An interesting optimization trick from Storm internals which reminded me some algorithmic problem(see in the end).
For those who haven’t heard about Storm, in short it’s a distributed realtime computation system. Scalable, fault tolerant and guarantees that every message is fully processed.
The incoming tuple(message in Storm terminology) is processed by the bolt(processing node). Bolt can spawn more tuples which in their turn are further processed by succeeding bolt(s). So you end up with a tuple tree (directed acyclic graph actually).
The question is how to guarantee that every tuple is fully processed, i.e if some bolt fails, the tuple is replayed. We have to acknowledge when intermediate tuple created and when it’s processed. With huge tuple trees, tracking the entire tree state is memory expensive.
Strom designers decided to use an elegant trick which allows to know when tuple is fully processed with O(1) memory.

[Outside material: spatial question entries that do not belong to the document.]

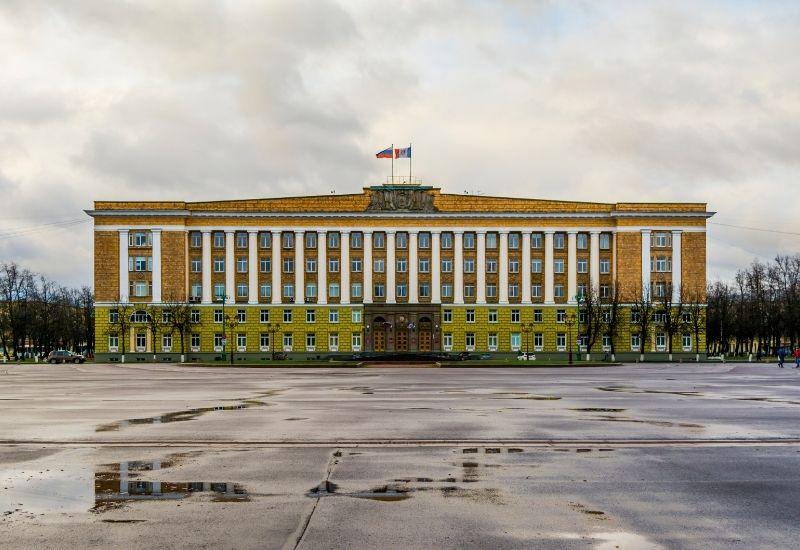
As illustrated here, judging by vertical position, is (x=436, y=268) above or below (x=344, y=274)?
above

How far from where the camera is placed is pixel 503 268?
101812 mm

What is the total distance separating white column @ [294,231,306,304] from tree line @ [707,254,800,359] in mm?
57644

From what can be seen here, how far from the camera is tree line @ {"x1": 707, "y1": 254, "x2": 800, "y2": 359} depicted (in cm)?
10900

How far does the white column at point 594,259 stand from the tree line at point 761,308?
2367cm

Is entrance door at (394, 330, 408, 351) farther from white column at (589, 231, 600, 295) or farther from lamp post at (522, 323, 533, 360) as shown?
white column at (589, 231, 600, 295)

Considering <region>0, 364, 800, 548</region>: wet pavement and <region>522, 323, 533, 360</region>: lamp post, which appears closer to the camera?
<region>0, 364, 800, 548</region>: wet pavement

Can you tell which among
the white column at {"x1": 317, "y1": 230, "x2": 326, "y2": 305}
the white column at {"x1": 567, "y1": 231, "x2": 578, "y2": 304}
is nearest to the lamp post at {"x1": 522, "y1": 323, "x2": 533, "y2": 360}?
the white column at {"x1": 567, "y1": 231, "x2": 578, "y2": 304}

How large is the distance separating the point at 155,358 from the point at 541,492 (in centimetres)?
9101

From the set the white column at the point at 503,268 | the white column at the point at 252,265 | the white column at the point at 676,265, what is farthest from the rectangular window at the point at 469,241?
the white column at the point at 252,265

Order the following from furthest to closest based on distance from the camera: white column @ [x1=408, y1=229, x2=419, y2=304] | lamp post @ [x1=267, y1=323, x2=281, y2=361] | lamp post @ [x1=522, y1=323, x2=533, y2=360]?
white column @ [x1=408, y1=229, x2=419, y2=304], lamp post @ [x1=522, y1=323, x2=533, y2=360], lamp post @ [x1=267, y1=323, x2=281, y2=361]

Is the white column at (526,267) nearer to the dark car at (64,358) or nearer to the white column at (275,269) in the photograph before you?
the white column at (275,269)

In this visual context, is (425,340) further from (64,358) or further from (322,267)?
(64,358)

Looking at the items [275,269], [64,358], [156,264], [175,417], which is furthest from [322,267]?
[175,417]

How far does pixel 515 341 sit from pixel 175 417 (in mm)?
81254
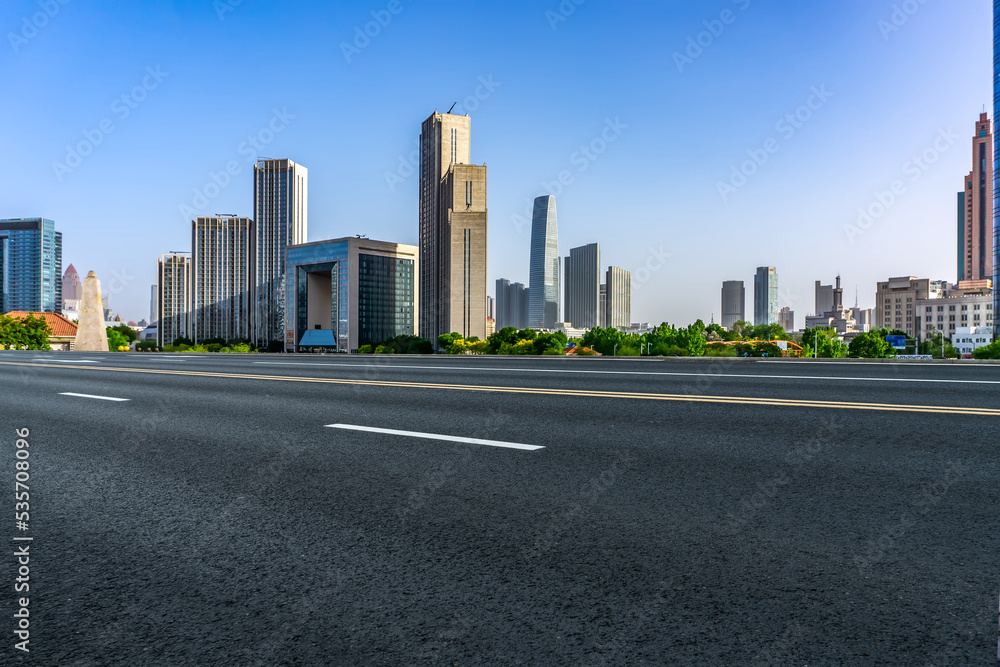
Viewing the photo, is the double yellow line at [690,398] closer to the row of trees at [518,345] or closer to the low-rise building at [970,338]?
the row of trees at [518,345]

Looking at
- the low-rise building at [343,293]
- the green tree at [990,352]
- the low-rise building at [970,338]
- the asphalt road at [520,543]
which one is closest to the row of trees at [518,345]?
the green tree at [990,352]

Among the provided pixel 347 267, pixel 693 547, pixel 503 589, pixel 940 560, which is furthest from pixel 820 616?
pixel 347 267

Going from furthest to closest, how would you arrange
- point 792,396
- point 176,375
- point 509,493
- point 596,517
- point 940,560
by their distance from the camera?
point 176,375 < point 792,396 < point 509,493 < point 596,517 < point 940,560

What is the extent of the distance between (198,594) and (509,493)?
5.86 ft

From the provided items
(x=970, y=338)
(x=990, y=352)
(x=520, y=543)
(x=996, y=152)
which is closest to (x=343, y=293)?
(x=996, y=152)

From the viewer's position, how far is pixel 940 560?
2449 mm

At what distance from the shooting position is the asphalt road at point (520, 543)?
1.87 metres

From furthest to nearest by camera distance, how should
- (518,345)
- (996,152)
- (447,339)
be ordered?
(996,152), (447,339), (518,345)

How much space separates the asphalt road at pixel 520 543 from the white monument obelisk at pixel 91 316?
55480mm

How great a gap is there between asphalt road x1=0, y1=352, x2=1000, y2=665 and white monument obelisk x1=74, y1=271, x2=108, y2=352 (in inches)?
2184

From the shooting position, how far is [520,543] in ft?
8.84

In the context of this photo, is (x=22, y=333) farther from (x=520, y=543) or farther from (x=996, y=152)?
(x=996, y=152)

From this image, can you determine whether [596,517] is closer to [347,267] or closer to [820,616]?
[820,616]

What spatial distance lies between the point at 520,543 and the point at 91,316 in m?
61.1
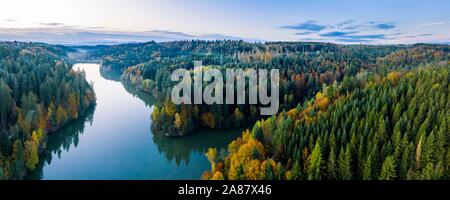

Tuple is associated with a random 64bit id. The tree state is also 64bit value called ‘ack val’. Whenever tuple is created or acknowledged, just XOR
tuple id with ack val. When ack val becomes 0, the tree is fully processed. Yes, there is a a small probability of mistake, at 10K acks per second, it will take 50,000,000 years until a mistake is made. And even then, it will only cause data loss if that tuple happens to fail.
Now the algorithmic problem. Given an array of integer numbers. Each number except one appears exactly twice. The remaining number appears only once in the array, find this number with one iteration and O(1) memory. Easy, yay!